14-3-3τ promotes the degradation of phosphorylated MDMX (Fig. 3d). In MCF-7 cells, expression of 14-3-3τ mutants that cannot bind to phosphorylated partners resulted in stabilisation of MDMX levels, as shown by WB analysis. Furthermore, degradation of MDMX was prevented upon introduction of the 14-3-3 inhibitor YFP-difopein61. In a similar experiment, transfection of 14-3-3τ in U2OS cells enhanced MDMX degradation59. Phosphorylation of MDMX S367 is important for effective MDMX ubiquitination and thus proteasomal degradation59. Ubiquitin Ni-NTA pull-down experiments and WB analysis performed using transfected HCT116 (ref. 59) and H1299 cells60 have shown that the MDMX S367A mutant is resistant to MDM2-mediated ubiquitination. Therefore, this is a strong indication that 14-3-3-mediated degradation of MDMX is a result of enhanced ubiquitination. One hypothetical explanation for this is that 14-3-3 proteins prevent the deubiquitinating enzyme HAUSP from interacting with MDMX59,61.
14-3-3 regulation of COP1
COP1 is another example of a p53-targeting E3 ubiquitin ligase protein that is regulated by 14-3-3 proteins. In this case, an interaction between COP1 and only one 14-3-3 isoform, 14-3-3σ, has been reported63,64,65.

» Records supplied:
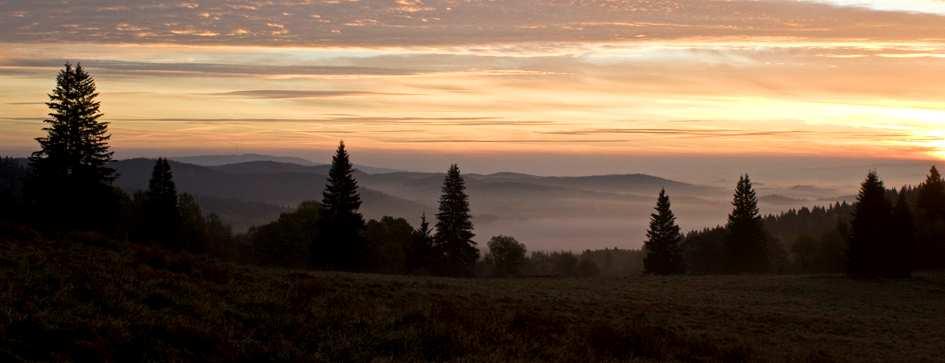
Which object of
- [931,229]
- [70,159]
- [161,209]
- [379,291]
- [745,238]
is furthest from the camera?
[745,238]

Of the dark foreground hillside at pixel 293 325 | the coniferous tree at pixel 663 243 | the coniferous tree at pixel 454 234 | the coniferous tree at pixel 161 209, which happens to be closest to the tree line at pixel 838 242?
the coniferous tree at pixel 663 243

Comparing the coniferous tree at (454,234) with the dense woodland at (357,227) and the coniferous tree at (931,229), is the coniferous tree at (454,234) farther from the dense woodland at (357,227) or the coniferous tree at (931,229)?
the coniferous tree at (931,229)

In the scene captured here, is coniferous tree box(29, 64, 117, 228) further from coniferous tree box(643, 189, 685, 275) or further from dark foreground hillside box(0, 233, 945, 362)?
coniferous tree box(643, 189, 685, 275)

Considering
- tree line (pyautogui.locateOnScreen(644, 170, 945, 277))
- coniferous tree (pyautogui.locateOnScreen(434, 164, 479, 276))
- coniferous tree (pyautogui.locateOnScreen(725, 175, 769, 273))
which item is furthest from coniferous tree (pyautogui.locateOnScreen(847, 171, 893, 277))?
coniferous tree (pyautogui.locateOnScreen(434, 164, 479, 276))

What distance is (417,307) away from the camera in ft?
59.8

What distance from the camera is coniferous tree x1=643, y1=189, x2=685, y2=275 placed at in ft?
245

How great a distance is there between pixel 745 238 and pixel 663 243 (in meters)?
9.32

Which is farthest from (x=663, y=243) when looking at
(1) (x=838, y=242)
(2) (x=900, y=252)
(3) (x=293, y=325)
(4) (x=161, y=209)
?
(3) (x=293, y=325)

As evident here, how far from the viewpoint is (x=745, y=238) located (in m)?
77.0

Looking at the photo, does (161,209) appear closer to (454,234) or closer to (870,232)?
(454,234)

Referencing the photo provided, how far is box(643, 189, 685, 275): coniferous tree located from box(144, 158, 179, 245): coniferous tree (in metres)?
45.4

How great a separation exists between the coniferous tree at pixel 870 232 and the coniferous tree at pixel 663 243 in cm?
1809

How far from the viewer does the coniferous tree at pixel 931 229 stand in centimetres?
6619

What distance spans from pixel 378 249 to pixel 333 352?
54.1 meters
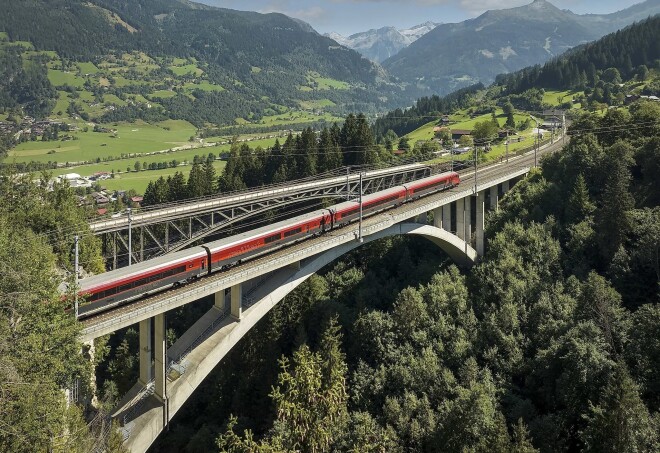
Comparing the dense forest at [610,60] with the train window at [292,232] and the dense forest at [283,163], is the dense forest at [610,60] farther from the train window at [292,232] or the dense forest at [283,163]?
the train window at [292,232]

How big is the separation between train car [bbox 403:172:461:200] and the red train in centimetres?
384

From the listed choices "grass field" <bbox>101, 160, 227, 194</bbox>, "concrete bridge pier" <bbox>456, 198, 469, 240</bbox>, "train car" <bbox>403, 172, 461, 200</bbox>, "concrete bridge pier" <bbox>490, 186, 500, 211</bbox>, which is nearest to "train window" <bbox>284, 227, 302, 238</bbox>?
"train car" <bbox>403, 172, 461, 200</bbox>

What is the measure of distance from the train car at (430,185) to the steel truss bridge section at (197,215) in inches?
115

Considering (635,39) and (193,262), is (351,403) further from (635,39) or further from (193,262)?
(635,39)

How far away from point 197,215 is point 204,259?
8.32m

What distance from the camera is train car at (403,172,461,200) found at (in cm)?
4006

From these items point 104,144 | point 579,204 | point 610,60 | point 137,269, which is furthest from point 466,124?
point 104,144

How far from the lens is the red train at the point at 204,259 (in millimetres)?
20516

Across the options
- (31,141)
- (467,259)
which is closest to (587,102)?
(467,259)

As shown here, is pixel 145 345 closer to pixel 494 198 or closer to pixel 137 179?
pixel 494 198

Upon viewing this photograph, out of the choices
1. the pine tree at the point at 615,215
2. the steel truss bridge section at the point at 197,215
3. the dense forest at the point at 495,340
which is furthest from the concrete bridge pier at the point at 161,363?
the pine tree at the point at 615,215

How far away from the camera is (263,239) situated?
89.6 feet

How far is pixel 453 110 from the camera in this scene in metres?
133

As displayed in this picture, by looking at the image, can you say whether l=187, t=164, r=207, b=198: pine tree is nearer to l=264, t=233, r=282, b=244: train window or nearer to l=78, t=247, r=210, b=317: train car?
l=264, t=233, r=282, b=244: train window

==

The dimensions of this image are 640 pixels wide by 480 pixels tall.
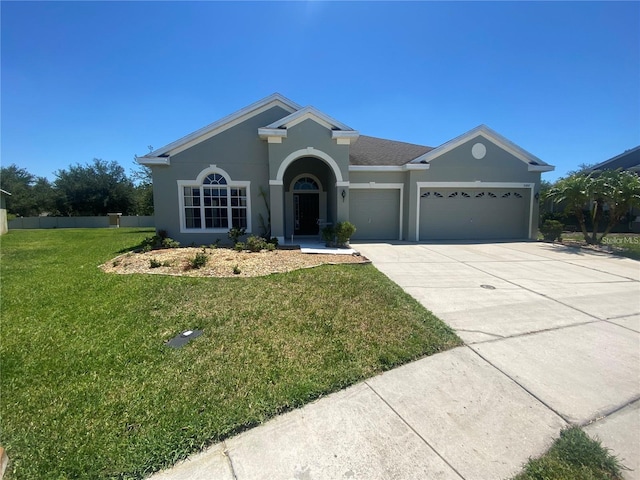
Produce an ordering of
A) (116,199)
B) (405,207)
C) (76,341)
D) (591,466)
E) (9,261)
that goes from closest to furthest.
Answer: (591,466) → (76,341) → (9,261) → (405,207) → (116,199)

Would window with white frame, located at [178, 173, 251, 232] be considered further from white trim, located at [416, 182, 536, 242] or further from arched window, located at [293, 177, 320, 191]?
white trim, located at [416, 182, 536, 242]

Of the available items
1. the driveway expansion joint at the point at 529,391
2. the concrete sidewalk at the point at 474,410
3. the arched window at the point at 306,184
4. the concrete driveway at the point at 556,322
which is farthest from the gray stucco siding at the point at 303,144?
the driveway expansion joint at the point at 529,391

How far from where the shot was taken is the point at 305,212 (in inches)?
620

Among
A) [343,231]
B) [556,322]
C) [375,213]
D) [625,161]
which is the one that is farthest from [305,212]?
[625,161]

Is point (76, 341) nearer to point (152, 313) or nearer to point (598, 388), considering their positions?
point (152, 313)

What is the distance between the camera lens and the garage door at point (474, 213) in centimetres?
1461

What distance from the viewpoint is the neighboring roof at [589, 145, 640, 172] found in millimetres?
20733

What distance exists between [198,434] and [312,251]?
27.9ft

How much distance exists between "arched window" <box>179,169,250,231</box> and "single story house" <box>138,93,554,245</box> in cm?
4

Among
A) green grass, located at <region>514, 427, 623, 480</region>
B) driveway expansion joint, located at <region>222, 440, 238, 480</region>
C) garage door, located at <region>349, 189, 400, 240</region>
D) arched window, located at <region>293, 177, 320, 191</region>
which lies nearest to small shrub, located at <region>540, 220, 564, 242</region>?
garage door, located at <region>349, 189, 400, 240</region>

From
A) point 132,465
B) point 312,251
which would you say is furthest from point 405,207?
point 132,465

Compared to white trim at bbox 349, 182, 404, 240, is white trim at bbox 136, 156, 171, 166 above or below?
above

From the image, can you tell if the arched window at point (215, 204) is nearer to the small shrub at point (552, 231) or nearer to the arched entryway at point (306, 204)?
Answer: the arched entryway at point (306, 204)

» Required work: According to the document section, which single 14-3-3 isoform has been reported to interact with COP1?

» Answer below: 14-3-3σ